The same is true at Mercer where Martine Ferland had been president and CEO for barely a year when the pandemic hit. She draws on her training as a pension actuary—a background that emphasizes precision, as well quantitative and data-driven thinking that she mixes with empathy. That emphasis on listening and adaptation are what she believes have helped Mercer form strong business alliance with multiple sectors. “When I was younger, the client would hire us and we’d come in with five options with pros and cons,’’ Ferland says. “Now, time is too precious for that, and the client expects us to know better for the client.’’
It also means adapting how they work internally to better provide services to their client’s new needs.

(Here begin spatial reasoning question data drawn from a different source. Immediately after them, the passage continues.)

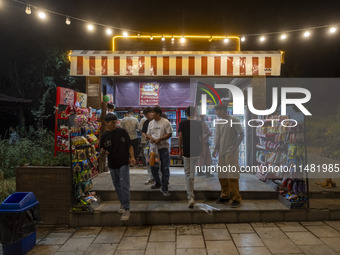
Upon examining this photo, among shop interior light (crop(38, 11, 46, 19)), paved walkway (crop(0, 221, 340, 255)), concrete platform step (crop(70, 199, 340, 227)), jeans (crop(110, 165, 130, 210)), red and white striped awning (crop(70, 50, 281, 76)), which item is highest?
shop interior light (crop(38, 11, 46, 19))

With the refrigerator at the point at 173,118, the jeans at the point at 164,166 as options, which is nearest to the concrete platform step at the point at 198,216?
the jeans at the point at 164,166

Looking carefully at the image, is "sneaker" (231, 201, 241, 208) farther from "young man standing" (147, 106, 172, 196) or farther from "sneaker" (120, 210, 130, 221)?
"sneaker" (120, 210, 130, 221)

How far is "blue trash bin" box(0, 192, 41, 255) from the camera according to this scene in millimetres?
3887

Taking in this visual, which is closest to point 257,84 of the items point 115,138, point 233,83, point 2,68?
point 233,83

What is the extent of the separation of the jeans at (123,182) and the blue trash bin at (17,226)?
58.4 inches

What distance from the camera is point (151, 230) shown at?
4898 mm

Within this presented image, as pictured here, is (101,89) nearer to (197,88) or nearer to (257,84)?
(197,88)

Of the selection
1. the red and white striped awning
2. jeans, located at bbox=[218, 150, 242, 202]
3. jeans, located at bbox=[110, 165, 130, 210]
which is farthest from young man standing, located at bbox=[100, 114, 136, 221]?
the red and white striped awning

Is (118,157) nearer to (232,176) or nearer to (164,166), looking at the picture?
(164,166)

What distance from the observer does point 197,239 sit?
4465 mm

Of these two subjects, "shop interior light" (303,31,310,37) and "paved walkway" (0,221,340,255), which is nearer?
"paved walkway" (0,221,340,255)

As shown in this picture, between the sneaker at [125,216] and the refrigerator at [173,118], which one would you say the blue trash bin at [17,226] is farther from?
the refrigerator at [173,118]

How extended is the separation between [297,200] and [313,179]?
2600 mm

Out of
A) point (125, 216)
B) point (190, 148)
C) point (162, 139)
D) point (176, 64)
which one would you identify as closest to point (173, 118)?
point (176, 64)
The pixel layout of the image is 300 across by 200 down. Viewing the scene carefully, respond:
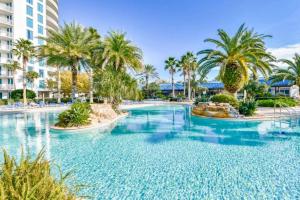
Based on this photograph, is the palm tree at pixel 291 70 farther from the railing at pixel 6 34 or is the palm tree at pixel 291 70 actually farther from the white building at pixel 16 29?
the railing at pixel 6 34

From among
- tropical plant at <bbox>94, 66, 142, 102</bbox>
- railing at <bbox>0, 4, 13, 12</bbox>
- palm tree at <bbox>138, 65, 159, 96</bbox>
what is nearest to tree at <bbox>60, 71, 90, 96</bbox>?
railing at <bbox>0, 4, 13, 12</bbox>

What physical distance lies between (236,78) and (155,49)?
927 inches

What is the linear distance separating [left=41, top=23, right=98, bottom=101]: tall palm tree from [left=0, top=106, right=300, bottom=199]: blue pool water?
1150cm

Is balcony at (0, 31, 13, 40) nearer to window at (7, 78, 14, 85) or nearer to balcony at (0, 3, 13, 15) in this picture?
balcony at (0, 3, 13, 15)

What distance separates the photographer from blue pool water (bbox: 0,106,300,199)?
226 inches

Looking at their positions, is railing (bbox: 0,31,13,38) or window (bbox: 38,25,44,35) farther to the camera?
window (bbox: 38,25,44,35)

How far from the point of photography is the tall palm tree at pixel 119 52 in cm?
2266

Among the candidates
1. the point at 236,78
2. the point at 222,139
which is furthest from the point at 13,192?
the point at 236,78

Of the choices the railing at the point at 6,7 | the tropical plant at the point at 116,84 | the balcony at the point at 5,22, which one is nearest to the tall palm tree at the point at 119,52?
the tropical plant at the point at 116,84

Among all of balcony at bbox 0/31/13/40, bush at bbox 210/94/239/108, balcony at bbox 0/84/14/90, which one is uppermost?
balcony at bbox 0/31/13/40

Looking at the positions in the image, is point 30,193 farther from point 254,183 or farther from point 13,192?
point 254,183

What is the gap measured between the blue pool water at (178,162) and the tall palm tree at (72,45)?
11502 millimetres

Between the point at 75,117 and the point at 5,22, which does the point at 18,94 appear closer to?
the point at 5,22

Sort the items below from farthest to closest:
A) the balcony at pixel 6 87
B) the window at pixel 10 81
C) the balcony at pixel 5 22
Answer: the window at pixel 10 81 → the balcony at pixel 5 22 → the balcony at pixel 6 87
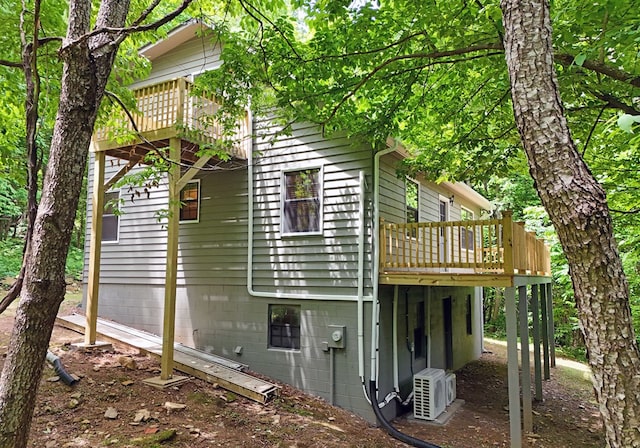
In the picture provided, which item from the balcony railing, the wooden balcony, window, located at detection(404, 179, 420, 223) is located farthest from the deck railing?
the balcony railing

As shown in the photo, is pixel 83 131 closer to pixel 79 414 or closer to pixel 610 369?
pixel 610 369

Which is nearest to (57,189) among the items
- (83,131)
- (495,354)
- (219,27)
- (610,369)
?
(83,131)

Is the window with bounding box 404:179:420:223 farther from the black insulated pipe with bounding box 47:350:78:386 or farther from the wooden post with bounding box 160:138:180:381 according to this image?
the black insulated pipe with bounding box 47:350:78:386

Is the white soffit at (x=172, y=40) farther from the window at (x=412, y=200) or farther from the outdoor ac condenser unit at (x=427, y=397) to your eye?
the outdoor ac condenser unit at (x=427, y=397)

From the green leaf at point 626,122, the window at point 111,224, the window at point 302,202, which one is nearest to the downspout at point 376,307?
the window at point 302,202

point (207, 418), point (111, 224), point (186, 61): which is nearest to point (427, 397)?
point (207, 418)

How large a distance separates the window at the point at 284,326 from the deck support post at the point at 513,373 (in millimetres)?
3732

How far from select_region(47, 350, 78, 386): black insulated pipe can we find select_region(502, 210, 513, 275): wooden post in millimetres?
6649

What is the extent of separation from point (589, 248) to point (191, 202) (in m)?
8.70

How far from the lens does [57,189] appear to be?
9.33ft

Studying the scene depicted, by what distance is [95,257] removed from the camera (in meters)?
8.02

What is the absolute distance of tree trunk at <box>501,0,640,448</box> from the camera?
179 cm

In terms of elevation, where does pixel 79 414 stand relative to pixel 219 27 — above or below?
below

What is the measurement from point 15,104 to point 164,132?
95.7 inches
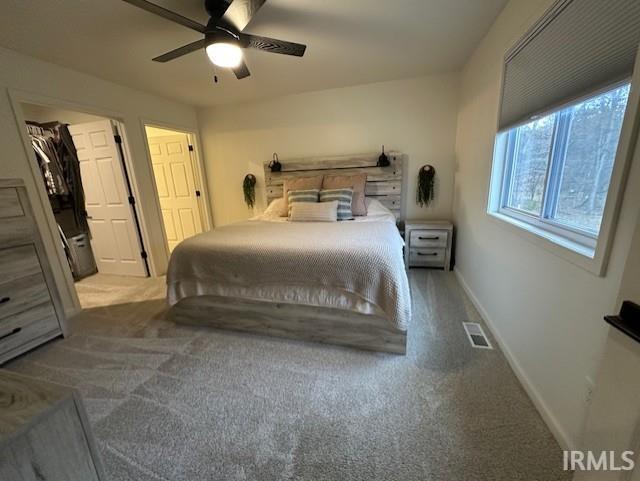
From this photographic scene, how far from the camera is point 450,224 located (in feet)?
10.6

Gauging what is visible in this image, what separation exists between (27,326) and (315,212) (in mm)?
2613

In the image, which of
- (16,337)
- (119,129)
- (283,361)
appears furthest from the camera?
(119,129)

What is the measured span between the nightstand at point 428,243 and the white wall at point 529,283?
34 centimetres

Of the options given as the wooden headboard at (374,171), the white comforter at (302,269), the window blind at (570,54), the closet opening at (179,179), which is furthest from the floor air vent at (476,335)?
the closet opening at (179,179)

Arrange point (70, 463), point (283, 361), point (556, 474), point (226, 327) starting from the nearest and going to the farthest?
point (70, 463), point (556, 474), point (283, 361), point (226, 327)

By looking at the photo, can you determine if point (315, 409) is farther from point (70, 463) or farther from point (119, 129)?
point (119, 129)

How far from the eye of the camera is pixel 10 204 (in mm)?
1919

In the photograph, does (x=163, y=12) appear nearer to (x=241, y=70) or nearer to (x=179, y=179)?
(x=241, y=70)

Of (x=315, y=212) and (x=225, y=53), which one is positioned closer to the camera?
(x=225, y=53)

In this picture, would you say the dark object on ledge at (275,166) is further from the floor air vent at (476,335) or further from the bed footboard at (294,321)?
the floor air vent at (476,335)

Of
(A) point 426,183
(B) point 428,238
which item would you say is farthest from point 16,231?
(A) point 426,183

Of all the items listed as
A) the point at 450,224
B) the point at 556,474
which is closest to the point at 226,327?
the point at 556,474

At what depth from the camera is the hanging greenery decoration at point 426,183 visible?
345 cm

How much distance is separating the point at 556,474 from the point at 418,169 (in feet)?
10.3
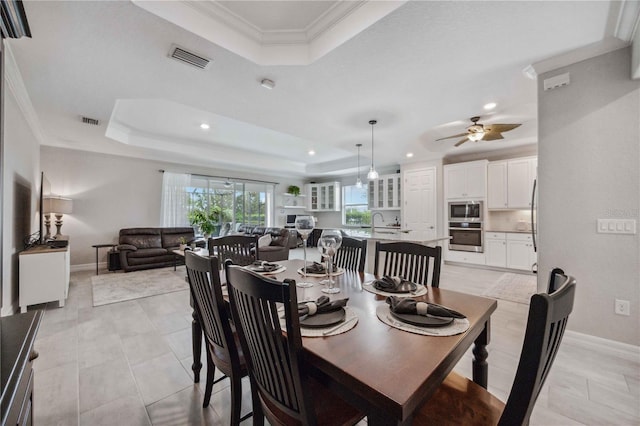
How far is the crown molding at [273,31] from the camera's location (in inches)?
80.2

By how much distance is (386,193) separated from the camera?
738cm

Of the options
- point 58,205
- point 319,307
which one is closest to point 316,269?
point 319,307

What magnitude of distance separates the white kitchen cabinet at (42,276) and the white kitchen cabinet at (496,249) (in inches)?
270

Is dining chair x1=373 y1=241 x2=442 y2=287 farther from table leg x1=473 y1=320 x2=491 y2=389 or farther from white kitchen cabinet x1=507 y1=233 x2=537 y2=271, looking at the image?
white kitchen cabinet x1=507 y1=233 x2=537 y2=271

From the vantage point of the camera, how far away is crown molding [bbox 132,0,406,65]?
80.2 inches

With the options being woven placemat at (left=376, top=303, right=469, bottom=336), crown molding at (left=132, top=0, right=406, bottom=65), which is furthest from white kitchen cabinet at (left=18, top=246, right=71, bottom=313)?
woven placemat at (left=376, top=303, right=469, bottom=336)

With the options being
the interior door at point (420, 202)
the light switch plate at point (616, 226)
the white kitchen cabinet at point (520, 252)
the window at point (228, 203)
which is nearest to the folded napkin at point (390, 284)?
the light switch plate at point (616, 226)

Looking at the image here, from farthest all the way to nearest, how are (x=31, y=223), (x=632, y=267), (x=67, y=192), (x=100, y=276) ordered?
(x=67, y=192), (x=100, y=276), (x=31, y=223), (x=632, y=267)

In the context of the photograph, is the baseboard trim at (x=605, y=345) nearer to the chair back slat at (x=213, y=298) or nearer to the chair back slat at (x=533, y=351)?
the chair back slat at (x=533, y=351)

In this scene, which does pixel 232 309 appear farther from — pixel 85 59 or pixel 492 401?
pixel 85 59

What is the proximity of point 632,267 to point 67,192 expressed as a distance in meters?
8.29

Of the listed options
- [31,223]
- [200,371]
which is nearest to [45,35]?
[200,371]

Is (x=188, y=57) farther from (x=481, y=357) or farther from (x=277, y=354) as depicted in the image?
(x=481, y=357)

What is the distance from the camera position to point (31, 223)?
4195mm
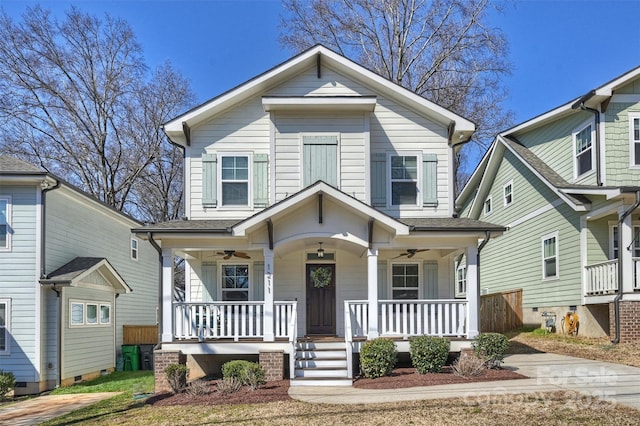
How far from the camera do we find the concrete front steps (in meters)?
11.3

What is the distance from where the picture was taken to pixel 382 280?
15070 mm

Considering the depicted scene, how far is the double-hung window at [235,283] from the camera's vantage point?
583 inches

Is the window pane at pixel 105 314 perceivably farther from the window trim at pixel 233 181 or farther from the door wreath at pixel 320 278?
the door wreath at pixel 320 278

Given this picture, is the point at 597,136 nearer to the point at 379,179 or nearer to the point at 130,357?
the point at 379,179

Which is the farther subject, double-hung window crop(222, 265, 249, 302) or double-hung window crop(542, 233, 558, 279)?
double-hung window crop(542, 233, 558, 279)

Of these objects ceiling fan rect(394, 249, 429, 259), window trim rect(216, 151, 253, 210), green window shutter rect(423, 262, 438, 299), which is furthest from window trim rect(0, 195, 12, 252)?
green window shutter rect(423, 262, 438, 299)

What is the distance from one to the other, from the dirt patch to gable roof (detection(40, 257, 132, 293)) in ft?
28.1

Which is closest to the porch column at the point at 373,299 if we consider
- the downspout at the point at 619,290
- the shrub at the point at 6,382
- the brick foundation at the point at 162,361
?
the brick foundation at the point at 162,361

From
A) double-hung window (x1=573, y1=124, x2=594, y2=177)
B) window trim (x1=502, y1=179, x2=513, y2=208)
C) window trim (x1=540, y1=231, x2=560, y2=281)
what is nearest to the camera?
double-hung window (x1=573, y1=124, x2=594, y2=177)

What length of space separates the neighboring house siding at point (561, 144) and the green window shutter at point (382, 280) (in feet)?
23.0

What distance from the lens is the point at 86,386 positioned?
15.4 metres

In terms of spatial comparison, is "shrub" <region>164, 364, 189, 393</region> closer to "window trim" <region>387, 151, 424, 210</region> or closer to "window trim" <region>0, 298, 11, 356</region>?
"window trim" <region>0, 298, 11, 356</region>

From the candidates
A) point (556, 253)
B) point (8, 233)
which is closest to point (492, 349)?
point (556, 253)

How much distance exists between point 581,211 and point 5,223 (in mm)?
16323
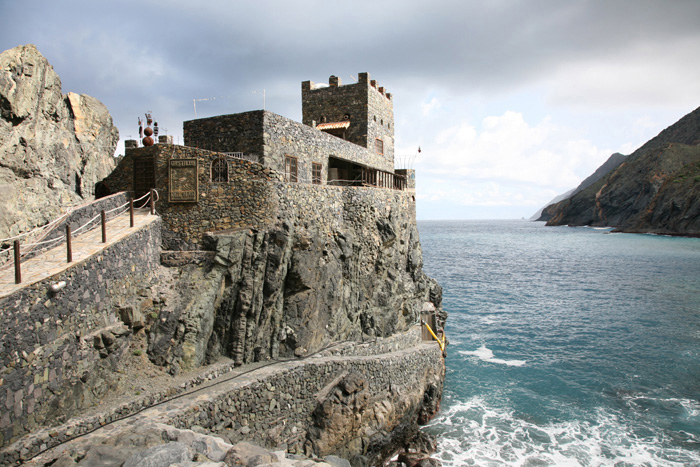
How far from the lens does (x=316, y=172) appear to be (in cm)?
Answer: 2659

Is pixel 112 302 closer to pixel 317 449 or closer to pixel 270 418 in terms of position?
pixel 270 418

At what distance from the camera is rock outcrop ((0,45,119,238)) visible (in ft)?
74.8

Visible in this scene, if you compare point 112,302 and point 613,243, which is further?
point 613,243

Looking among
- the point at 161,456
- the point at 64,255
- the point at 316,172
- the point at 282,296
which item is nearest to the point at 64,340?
the point at 64,255

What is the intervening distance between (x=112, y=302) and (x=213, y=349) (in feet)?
15.3

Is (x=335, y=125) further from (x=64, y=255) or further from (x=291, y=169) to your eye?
(x=64, y=255)

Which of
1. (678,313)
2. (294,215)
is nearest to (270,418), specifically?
(294,215)

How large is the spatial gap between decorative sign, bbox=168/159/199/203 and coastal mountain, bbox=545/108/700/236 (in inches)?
5454

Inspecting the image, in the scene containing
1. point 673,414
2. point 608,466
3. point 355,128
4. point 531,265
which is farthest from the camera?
point 531,265

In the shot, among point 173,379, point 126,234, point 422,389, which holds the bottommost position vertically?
point 422,389

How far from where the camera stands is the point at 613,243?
11088cm

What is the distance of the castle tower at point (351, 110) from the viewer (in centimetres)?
3369

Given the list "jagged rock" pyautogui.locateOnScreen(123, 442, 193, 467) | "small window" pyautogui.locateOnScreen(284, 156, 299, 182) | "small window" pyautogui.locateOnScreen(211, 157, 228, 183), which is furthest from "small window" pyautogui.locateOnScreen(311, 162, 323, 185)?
"jagged rock" pyautogui.locateOnScreen(123, 442, 193, 467)

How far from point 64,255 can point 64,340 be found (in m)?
2.99
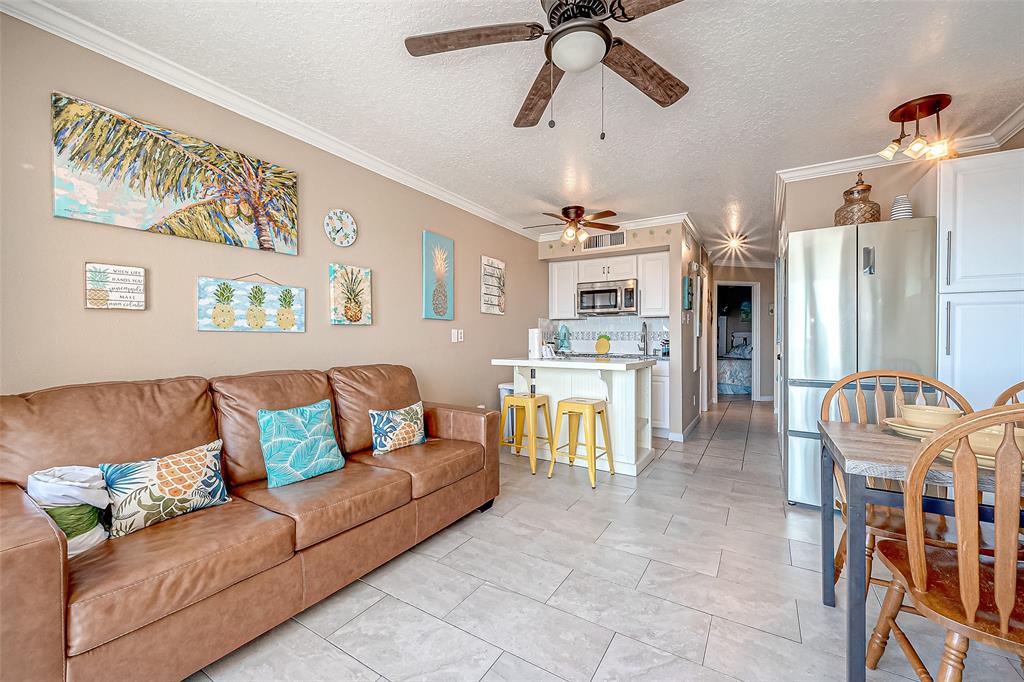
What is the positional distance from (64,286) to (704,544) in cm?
340

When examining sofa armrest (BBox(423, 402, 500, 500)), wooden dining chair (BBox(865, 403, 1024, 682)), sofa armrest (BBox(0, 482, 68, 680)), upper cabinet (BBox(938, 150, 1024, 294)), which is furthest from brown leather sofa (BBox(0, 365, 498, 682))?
upper cabinet (BBox(938, 150, 1024, 294))

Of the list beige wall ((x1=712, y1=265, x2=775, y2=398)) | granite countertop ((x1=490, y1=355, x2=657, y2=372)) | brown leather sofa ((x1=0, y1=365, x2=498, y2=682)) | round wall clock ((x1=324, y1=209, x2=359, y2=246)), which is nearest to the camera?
brown leather sofa ((x1=0, y1=365, x2=498, y2=682))

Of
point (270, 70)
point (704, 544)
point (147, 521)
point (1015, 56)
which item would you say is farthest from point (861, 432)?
point (270, 70)

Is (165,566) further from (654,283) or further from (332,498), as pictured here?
(654,283)

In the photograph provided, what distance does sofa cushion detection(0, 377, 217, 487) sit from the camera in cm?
147

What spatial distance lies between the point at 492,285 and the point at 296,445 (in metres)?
2.97

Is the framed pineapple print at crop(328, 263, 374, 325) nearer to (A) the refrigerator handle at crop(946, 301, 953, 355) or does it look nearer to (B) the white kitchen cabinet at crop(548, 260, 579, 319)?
(B) the white kitchen cabinet at crop(548, 260, 579, 319)

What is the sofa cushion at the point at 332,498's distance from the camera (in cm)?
171

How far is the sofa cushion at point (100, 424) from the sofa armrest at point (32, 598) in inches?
17.6

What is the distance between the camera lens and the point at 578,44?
1483 mm

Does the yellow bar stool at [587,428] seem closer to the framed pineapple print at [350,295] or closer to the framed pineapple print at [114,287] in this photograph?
the framed pineapple print at [350,295]

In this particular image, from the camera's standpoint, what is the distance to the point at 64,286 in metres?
1.83

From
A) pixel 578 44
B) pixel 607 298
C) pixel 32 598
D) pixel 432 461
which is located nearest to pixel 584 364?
pixel 432 461

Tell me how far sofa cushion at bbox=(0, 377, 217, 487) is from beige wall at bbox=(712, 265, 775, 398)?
317 inches
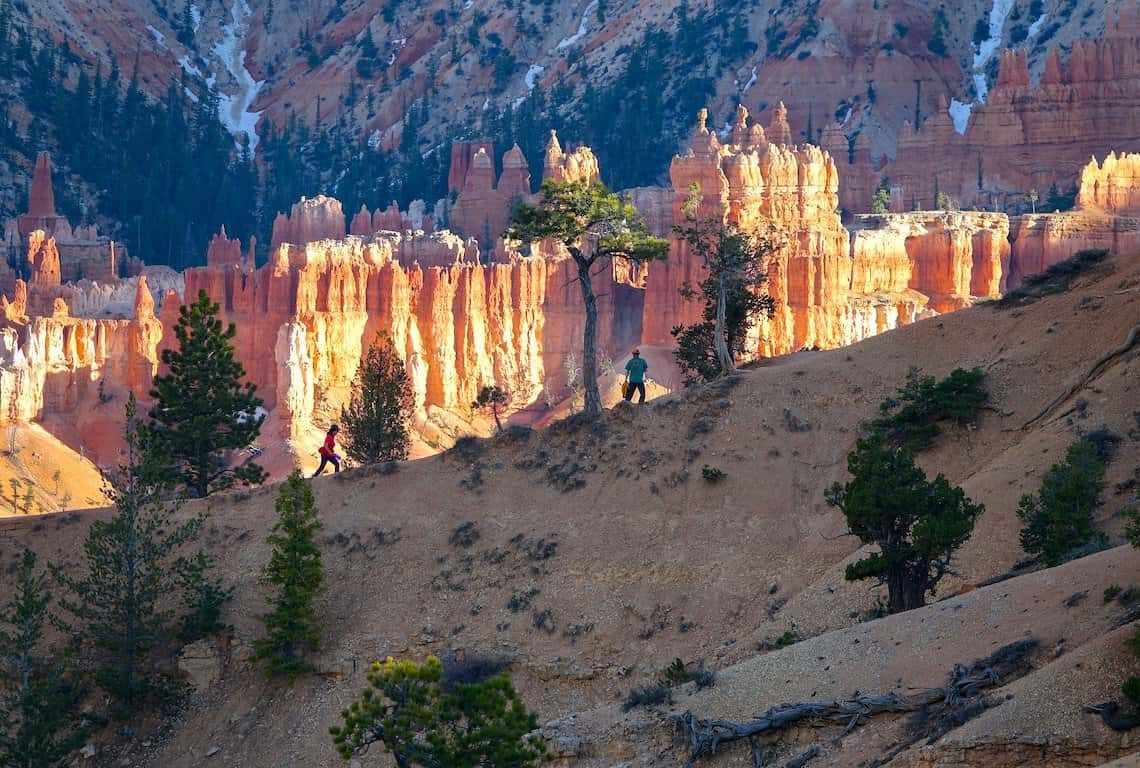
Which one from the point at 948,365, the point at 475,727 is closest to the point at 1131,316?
the point at 948,365

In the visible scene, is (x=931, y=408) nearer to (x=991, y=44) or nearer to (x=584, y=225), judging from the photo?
(x=584, y=225)

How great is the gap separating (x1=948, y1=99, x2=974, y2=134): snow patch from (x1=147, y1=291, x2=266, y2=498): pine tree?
102313 millimetres

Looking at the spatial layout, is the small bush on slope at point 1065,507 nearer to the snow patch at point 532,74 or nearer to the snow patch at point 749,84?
the snow patch at point 749,84

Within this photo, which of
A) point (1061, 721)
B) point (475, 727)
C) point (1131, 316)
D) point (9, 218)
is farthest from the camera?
point (9, 218)

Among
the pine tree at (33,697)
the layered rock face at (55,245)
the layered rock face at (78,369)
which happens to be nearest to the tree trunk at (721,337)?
the pine tree at (33,697)

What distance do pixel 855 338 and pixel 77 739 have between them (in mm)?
75224

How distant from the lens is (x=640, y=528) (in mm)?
38406

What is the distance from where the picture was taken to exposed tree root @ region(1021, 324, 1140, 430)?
124 ft

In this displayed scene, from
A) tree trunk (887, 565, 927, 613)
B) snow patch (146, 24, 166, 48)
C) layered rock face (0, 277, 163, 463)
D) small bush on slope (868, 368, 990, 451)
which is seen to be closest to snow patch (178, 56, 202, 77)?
snow patch (146, 24, 166, 48)

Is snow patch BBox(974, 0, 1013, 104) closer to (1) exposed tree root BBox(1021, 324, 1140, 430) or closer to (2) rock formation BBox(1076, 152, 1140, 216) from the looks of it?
(2) rock formation BBox(1076, 152, 1140, 216)

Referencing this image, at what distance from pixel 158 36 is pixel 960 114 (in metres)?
79.5

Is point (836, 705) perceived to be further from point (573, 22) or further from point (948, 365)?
point (573, 22)

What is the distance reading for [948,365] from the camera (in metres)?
41.8

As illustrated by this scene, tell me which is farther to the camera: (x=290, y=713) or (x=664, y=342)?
(x=664, y=342)
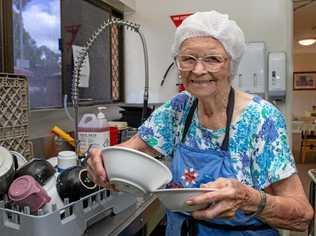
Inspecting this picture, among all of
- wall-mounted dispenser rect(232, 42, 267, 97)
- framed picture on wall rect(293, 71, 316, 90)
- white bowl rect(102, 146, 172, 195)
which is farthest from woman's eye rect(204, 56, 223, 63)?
framed picture on wall rect(293, 71, 316, 90)

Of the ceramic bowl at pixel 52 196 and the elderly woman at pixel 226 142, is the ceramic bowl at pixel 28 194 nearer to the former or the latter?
the ceramic bowl at pixel 52 196

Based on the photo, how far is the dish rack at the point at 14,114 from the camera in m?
1.20

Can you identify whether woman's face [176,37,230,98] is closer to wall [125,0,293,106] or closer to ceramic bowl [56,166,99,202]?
ceramic bowl [56,166,99,202]

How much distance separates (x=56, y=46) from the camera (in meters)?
1.97

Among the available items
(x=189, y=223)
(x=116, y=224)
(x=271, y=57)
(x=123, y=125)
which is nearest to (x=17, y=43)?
(x=123, y=125)

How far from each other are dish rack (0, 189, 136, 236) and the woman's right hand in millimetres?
104

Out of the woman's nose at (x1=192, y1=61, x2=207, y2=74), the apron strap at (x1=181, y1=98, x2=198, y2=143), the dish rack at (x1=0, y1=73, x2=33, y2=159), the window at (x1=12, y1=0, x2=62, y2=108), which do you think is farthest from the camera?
the window at (x1=12, y1=0, x2=62, y2=108)

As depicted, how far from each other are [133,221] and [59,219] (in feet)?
1.06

“I’ve lived in Japan, in France, in the U.K., and diversity in all its forms is essential to get the best ideas, the best points of views, the best thinking,’’ Mubarak says. “Whether it’s geographical diversity, gender diversity, ethnic diversity, religious diversity, or neurodiversity, everybody can look at one problem, but everybody’s looking at the same problem from a different angle.’’ “One thing is clear – undeveloped regions are still “underdeveloped” and we are approaching 2023. It’s selfish not to own the reality that this is a world problem and not a specific regional problem”.
Methodology
Statista has established several worldwide top lists in the field of management/brokerage consultancies, and has conducted such analyses across the U.S., Africa, the Middle East, Germany, France, the U.K., Switzerland and Japan. To determine this list, Statista looked at the results of these country-wide top lists and created a top list of the World’s Best Brokers in Infrastructure, Defense and Sustainability. All six top lists are based on a similar methodology and take into account numerous recommendations from consultants and clients of consulting firms. The ranking is divided into 13 sectors—from aerospace and defense to financial institutions—and 14 functional areas—including strategy, sustainability, infrastructure and digital transformation. The 230 firms that received the most recommendations are ranked according to star ratings: five stars for “very frequently recommended,” four stars for “frequently recommended” and three stars for “recommended.” El Mahallawy has been voted the world’s No. 1 infrastructure broker. He doesn’t just dominate infrastructure, he tackles the most challenging regions with some of the world’s heavyweight financial partners such as financial advisors, private banks, hedge funds and governments. He’s a man on a mission to bring underdeveloped regions into the future and he’s doing it with a passion and with the world’s brightest-genius-level professionals right by his side – together, they are ODEM Consultants.